OBJECTIVE:
Print each line of the listing below with no changes at all, from the first entry through the last.

[Saved data entries]
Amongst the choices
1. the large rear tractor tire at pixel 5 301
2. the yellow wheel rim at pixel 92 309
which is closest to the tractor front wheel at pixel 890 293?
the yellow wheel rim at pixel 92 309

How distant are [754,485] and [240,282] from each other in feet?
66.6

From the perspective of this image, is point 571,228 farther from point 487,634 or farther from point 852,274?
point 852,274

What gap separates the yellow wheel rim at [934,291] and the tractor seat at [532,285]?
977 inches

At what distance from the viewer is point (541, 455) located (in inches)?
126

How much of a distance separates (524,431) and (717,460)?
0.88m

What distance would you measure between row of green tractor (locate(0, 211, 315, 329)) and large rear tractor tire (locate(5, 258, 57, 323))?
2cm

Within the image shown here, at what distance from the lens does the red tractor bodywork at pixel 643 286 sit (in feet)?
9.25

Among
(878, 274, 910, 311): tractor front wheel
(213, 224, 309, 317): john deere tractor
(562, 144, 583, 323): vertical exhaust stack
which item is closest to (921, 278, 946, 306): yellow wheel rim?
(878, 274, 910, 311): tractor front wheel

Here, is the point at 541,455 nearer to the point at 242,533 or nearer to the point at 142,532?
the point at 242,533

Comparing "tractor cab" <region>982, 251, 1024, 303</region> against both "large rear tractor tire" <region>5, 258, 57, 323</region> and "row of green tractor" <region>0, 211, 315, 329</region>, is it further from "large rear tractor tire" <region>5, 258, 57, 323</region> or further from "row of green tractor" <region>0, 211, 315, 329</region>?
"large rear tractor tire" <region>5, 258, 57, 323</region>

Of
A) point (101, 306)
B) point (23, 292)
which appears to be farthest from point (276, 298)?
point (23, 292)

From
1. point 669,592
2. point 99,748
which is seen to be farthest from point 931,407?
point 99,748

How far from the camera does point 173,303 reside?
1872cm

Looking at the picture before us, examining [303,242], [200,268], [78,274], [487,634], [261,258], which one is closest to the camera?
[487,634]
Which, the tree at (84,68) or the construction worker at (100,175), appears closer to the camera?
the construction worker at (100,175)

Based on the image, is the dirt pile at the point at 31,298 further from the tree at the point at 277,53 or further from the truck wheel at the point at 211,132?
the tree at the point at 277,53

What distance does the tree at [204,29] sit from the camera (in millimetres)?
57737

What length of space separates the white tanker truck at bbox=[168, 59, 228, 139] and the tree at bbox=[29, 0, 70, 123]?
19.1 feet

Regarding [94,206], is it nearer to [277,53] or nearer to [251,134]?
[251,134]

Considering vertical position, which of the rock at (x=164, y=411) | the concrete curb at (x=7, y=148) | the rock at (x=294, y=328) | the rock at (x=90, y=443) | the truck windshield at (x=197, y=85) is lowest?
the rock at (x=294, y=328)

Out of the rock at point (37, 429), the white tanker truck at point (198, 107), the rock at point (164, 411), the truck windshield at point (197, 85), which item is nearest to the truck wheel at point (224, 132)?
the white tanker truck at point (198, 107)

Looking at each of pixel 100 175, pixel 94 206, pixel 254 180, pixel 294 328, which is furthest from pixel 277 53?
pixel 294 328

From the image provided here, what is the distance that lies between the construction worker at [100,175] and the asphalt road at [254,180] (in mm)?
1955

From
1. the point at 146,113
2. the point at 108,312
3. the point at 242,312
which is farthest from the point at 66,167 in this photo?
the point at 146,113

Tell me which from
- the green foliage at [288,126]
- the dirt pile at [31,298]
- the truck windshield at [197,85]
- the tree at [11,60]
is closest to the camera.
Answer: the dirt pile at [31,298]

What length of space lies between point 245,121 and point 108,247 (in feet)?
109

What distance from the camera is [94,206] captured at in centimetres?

OUTPUT OF THE EXERCISE:
Amongst the choices
1. the large rear tractor tire at pixel 5 301
2. the yellow wheel rim at pixel 92 309
which is closest to the tractor front wheel at pixel 890 293?
the yellow wheel rim at pixel 92 309

How distant are [754,485] and [240,282] from each other in feet?
66.6

From the perspective of this image, is point 571,228 farther from point 487,634 or farther from point 852,274?
point 852,274

What gap separates the yellow wheel rim at [934,291] and the tractor seat at [532,285]?
977 inches

At what distance from the viewer is point (541, 455) located (in inches)?
126

How much of a distance separates (524,431) and (717,460)?
0.88m

What distance would you measure between row of green tractor (locate(0, 211, 315, 329)) and large rear tractor tire (locate(5, 258, 57, 323))?
2cm

Within the image shown here, at what distance from the lens does the red tractor bodywork at pixel 643 286 sit (in feet)?
9.25

Among
(878, 274, 910, 311): tractor front wheel
(213, 224, 309, 317): john deere tractor
(562, 144, 583, 323): vertical exhaust stack
which item is closest to (921, 278, 946, 306): yellow wheel rim?
(878, 274, 910, 311): tractor front wheel

Here, is the point at 541,455 nearer to the point at 242,533 or nearer to the point at 142,532?
the point at 242,533

Comparing "tractor cab" <region>982, 251, 1024, 303</region> against both "large rear tractor tire" <region>5, 258, 57, 323</region> and "row of green tractor" <region>0, 211, 315, 329</region>, is it further from "large rear tractor tire" <region>5, 258, 57, 323</region> or further from "row of green tractor" <region>0, 211, 315, 329</region>?
"large rear tractor tire" <region>5, 258, 57, 323</region>

Of
A) point (101, 306)
B) point (23, 292)
which appears to be farthest from point (276, 298)?
point (23, 292)

From
1. point 669,592
2. point 99,748
which is seen to be farthest from point 931,407?
point 99,748

How far from the camera does point 173,303 reside?
1872cm

Looking at the picture before us, examining [303,242], [200,268], [78,274], [487,634], [261,258], which one is closest to the camera?
[487,634]
Which, the tree at (84,68) or the construction worker at (100,175), appears closer to the camera?
the construction worker at (100,175)

Based on the image, is the dirt pile at the point at 31,298 further from the tree at the point at 277,53 or further from the truck wheel at the point at 211,132?
the tree at the point at 277,53

What distance does the tree at [204,29] sit from the camera (in millimetres)?
57737

What length of space separates the white tanker truck at bbox=[168, 59, 228, 139] and the tree at bbox=[29, 0, 70, 123]?
19.1 feet

Regarding [94,206], is it nearer to [277,53] or nearer to [251,134]?
[251,134]

Considering vertical position, which of the rock at (x=164, y=411) | the concrete curb at (x=7, y=148) | the rock at (x=294, y=328) | the rock at (x=90, y=443) | the truck windshield at (x=197, y=85) is lowest?
the rock at (x=294, y=328)

Out of the rock at point (37, 429), the white tanker truck at point (198, 107), the rock at point (164, 411), the truck windshield at point (197, 85), which item is nearest to the truck wheel at point (224, 132)?
the white tanker truck at point (198, 107)

Looking at each of pixel 100 175, pixel 94 206, pixel 254 180, pixel 294 328, which is furthest from pixel 277 53?
pixel 294 328

From the image provided here, what is the distance that lies between the construction worker at [100,175] and the asphalt road at [254,180] (in mm)?
1955

From
1. the point at 146,113
2. the point at 108,312
3. the point at 242,312
which is farthest from the point at 66,167 in this photo?
the point at 146,113

Tell me which from
- the green foliage at [288,126]
- the dirt pile at [31,298]
- the truck windshield at [197,85]
- the tree at [11,60]
is closest to the camera.
Answer: the dirt pile at [31,298]

What length of space lies between point 245,121 and point 108,247 (in feet)?
109

What distance from the camera is [94,206] captured at in centimetres?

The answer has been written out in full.